_SOAL LATIHAN_:
• a. Kutip tanpa perubahan baris-baris entri dari baris yang memuat "is it nearer" sampai baris yang memuat "10.3 metres", termasuk kedua baris tersebut.
• b. Lanjutkan teks tentang kedudukan adat istiadat dalam Islam mulai dari kalimat terakhirnya.

_KUTIPAN TEKS_:
——

Perlu diketahui juga, bahwa
adat istiadat memang tidak dilarang di dalam Islam selama tidak bertentangan
dengan Syariat Islam itu sendiri. Namun, apabila adat bertentangan dengan syariat
Islam, maka tidak boleh mendahulukan adat, adat harus ditinggalkan dan
mengikuti syariat Islam.
Imam Ibnu Taimiyah rohimahullah berkata
di dalam kitabnya Majmu’ Al-Fatawa :
وَالْأَصْلُ فِي الْعَادَاتِ لَا
يُحْظَرُ مِنْهَا إلَّا مَا حَظَرَهُ اللَّهُ
Hukum asal adat (kebiasaan)
yang ada di tengah masyarakat tidak dilarang selama tidak dilarang oleh
Allah Subhanahu wa Ta’ala (tidak bertentangan dengan perintah
Allah). (Majmu’ Al-Fatawa, jilid 4 halaman 196).

——

_Pertanyaan spasial berdasarkan adegan_:

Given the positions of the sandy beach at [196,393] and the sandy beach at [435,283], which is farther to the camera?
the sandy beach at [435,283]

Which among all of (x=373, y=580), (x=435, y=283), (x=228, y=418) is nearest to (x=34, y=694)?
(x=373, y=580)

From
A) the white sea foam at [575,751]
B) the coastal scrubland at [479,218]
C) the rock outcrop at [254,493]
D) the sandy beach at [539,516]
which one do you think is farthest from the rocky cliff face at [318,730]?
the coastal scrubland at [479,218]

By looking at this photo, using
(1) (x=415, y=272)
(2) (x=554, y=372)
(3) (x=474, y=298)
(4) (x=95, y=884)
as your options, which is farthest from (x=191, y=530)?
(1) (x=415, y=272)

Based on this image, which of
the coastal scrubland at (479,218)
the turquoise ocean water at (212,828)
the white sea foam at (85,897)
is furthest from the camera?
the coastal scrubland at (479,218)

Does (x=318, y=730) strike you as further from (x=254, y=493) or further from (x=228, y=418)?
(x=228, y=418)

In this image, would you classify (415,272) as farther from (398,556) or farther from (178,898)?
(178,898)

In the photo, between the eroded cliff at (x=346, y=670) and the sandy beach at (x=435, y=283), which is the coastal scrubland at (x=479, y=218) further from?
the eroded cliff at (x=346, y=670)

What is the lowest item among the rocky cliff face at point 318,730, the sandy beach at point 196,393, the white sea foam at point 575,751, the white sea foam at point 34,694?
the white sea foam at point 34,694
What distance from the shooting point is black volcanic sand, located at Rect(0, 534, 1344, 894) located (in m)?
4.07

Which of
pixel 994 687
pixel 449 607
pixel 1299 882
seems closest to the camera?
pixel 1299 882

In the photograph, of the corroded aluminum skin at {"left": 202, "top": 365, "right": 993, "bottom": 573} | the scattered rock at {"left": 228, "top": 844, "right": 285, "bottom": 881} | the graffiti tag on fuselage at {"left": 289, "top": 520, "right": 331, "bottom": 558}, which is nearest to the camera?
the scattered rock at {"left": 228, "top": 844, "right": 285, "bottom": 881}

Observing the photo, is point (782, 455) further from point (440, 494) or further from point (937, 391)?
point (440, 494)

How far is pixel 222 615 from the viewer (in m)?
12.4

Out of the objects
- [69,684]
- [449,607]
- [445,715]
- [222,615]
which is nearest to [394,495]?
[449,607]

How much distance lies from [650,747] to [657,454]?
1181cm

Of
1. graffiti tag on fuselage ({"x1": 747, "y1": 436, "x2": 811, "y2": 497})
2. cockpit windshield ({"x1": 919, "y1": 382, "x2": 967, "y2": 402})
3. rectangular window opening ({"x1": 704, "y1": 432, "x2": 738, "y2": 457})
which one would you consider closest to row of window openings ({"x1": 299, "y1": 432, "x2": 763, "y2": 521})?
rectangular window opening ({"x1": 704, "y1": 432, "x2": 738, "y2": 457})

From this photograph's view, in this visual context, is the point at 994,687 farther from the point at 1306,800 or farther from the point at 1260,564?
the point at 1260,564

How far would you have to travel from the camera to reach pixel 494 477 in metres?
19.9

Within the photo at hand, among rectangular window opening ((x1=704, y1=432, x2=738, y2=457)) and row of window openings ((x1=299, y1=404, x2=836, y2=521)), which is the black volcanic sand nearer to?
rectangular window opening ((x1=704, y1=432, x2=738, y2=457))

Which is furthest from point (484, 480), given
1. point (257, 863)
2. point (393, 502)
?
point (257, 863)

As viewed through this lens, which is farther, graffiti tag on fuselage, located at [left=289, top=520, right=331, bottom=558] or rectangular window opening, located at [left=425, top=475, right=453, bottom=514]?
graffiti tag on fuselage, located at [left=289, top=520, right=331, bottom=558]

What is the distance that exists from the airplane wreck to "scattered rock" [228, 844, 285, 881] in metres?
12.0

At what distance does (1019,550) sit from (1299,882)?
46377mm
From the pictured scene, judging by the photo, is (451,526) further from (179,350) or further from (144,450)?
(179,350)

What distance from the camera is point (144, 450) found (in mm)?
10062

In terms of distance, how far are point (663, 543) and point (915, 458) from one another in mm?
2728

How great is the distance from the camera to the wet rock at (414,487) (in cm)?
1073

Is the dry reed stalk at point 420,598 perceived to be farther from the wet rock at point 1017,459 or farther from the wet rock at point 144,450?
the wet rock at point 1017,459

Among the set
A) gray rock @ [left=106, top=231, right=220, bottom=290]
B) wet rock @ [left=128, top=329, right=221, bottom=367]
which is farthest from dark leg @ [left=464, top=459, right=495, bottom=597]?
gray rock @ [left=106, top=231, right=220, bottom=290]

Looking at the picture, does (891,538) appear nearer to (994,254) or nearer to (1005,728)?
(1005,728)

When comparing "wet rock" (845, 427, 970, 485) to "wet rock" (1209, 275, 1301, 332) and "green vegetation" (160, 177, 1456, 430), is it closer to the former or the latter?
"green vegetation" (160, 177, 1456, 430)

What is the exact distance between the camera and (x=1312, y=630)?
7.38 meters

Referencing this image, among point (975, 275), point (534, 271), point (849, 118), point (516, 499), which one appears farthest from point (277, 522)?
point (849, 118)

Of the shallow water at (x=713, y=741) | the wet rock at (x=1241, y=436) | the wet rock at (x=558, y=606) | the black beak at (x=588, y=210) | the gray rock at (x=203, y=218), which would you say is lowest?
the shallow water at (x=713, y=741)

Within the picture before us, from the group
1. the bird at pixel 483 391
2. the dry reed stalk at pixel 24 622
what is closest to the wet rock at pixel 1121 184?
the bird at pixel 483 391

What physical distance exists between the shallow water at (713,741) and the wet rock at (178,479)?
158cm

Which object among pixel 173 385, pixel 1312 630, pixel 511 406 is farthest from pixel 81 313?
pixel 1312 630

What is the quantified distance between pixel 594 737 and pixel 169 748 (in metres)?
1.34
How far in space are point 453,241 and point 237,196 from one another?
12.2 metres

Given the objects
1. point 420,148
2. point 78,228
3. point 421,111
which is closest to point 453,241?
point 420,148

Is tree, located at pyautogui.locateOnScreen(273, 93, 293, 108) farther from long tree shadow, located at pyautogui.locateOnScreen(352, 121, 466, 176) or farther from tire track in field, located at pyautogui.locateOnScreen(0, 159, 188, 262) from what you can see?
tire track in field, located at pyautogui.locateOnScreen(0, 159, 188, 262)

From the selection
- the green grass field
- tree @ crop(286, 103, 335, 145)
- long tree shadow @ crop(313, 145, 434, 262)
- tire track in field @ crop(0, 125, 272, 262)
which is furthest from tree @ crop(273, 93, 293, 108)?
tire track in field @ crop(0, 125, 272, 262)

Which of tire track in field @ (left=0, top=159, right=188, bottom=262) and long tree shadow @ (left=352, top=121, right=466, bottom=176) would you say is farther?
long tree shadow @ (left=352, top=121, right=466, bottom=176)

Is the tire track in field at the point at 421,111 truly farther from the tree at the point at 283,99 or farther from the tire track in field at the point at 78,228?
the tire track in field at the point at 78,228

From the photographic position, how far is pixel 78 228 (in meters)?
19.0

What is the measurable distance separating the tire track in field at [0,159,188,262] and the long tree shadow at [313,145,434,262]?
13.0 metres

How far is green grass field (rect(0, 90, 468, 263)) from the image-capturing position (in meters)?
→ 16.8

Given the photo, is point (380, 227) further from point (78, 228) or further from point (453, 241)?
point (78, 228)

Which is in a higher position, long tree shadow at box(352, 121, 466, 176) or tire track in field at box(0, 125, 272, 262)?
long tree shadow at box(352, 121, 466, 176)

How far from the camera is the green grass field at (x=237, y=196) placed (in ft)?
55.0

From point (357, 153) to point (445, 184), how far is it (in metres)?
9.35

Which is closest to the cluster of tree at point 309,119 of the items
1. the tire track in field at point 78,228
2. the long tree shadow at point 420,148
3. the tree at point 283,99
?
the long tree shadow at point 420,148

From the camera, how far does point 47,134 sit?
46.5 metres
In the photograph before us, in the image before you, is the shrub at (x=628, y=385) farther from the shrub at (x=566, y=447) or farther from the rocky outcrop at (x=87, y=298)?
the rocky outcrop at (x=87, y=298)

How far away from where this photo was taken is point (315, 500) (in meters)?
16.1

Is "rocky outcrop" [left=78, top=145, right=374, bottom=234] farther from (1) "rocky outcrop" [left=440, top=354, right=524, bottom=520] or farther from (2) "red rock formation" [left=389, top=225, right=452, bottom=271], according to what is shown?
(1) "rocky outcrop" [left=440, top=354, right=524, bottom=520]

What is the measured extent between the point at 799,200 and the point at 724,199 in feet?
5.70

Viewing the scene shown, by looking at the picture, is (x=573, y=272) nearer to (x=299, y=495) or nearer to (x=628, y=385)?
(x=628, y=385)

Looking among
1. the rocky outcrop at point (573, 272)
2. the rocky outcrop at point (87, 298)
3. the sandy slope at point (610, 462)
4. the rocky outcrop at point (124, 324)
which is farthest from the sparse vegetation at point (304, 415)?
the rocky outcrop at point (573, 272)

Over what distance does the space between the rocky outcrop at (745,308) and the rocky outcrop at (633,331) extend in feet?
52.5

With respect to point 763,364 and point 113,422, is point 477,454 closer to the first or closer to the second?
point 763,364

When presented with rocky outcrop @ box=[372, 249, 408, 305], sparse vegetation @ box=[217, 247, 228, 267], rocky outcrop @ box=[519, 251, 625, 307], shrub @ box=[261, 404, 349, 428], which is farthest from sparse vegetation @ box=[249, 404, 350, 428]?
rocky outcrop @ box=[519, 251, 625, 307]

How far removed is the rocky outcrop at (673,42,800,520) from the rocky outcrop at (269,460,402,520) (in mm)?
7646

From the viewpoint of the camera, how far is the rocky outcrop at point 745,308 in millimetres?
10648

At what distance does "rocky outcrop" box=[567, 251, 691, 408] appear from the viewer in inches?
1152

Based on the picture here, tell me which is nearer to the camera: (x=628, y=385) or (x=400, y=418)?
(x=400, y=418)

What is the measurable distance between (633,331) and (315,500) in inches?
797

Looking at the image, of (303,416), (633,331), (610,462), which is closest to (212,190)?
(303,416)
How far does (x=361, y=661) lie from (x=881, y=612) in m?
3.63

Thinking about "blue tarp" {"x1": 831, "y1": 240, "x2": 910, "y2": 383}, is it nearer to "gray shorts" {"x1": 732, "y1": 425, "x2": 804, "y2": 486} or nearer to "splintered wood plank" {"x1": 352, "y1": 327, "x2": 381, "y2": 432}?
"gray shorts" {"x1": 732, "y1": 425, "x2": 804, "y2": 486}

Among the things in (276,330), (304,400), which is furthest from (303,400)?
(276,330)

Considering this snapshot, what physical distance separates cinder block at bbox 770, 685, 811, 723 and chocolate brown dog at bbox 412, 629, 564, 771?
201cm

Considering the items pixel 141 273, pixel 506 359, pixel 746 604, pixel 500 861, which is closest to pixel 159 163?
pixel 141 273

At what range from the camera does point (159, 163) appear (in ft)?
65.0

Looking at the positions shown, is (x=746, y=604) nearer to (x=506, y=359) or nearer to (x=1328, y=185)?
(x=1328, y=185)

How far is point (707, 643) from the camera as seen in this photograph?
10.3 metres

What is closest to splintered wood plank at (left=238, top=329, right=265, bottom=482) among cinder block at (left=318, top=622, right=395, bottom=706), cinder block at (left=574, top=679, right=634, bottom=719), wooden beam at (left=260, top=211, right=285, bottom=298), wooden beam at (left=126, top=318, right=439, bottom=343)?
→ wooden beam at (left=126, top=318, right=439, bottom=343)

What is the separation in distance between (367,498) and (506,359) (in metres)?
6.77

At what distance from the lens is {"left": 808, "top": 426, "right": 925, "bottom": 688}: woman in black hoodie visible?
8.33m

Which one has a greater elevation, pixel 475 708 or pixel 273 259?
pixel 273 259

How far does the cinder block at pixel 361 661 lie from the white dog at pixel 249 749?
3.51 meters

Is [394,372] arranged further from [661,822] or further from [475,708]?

——

_KUNCI JAWABAN_:
• a.
Thinking about "blue tarp" {"x1": 831, "y1": 240, "x2": 910, "y2": 383}, is it nearer to "gray shorts" {"x1": 732, "y1": 425, "x2": 804, "y2": 486} or nearer to "splintered wood plank" {"x1": 352, "y1": 327, "x2": 381, "y2": 432}?
"gray shorts" {"x1": 732, "y1": 425, "x2": 804, "y2": 486}

Among the things in (276,330), (304,400), which is furthest from (303,400)?
(276,330)

Considering this snapshot, what physical distance separates cinder block at bbox 770, 685, 811, 723 and chocolate brown dog at bbox 412, 629, 564, 771?
201cm

Considering the items pixel 141 273, pixel 506 359, pixel 746 604, pixel 500 861, which is closest to pixel 159 163?
pixel 141 273

At what range from the camera does point (159, 163) appear (in ft)?
65.0

Looking at the positions shown, is (x=746, y=604) nearer to (x=506, y=359) or nearer to (x=1328, y=185)?
(x=1328, y=185)

How far is point (707, 643) from the camera as seen in this photograph?
10.3 metres

• b.
Untuk itu, adat “larangan menikah di
bulan Suro (Muharram)” jelas-jelas bertentangan dengan syariat Islam, karena
syariat Islam tidak melarang seorang muslim dan Muslimah menikah di bulan apa
saja, karena baginda Rasulullah shallallahu ‘alaihi wa sallam menikahkan
putrinya (Fatimah) dengan Ali bin Abi Thalib di bulan Safar dan menikah di
bulan apapun sama menurut Islam, hanya saja para ulama menyunnahkan menikah di
bulan Syawal dan tidak melarang menikah di bulan apapun, karena semua bulan itu
sama dan semua bulan itu baik untuk menikah di dalam Islam.
Semoga bermanfaat.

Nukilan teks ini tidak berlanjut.